*** Material shown ***

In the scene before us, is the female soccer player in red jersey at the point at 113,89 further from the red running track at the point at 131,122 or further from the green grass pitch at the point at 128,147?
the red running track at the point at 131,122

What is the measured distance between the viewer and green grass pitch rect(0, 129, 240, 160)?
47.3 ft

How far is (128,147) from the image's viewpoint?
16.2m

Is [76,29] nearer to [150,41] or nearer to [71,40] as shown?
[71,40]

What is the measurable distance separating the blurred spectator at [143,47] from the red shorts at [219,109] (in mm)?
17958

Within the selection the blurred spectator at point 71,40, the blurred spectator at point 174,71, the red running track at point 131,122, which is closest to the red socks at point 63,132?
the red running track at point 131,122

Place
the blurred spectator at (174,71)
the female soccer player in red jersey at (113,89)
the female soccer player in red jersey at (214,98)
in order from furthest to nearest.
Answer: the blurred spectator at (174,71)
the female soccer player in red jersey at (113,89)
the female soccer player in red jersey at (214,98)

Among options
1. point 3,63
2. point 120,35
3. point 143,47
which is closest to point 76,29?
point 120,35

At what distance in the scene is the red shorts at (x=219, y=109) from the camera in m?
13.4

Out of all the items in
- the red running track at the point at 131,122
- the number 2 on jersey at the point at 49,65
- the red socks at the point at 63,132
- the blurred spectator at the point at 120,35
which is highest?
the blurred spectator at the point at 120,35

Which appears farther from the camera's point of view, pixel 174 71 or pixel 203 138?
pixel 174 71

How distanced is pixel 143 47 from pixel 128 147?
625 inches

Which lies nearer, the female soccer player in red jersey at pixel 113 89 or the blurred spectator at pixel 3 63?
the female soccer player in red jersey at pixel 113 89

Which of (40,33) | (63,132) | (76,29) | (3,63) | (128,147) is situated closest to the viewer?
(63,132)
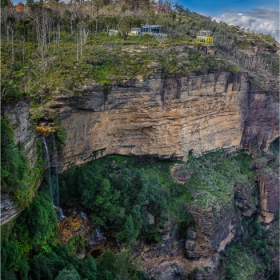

***

Quote word for word every row above, from the line containing "Out of all the items in" down through the end of the rows, keeping both ends and leaving out the pictures.

Out of all the items in
- the red running track at the point at 131,122
- the number 2 on jersey at the point at 49,65
- the red socks at the point at 63,132
- the blurred spectator at the point at 120,35
which is highest?
the blurred spectator at the point at 120,35

Which appears farther from the camera's point of view, pixel 174 71 or pixel 203 138?
pixel 174 71

How distanced is pixel 143 47 from pixel 128 147?
625 inches

Which lies nearer, the female soccer player in red jersey at pixel 113 89 or the blurred spectator at pixel 3 63?
the female soccer player in red jersey at pixel 113 89

Which of (40,33) | (63,132) | (76,29) | (3,63) | (128,147) is situated closest to the viewer?
(63,132)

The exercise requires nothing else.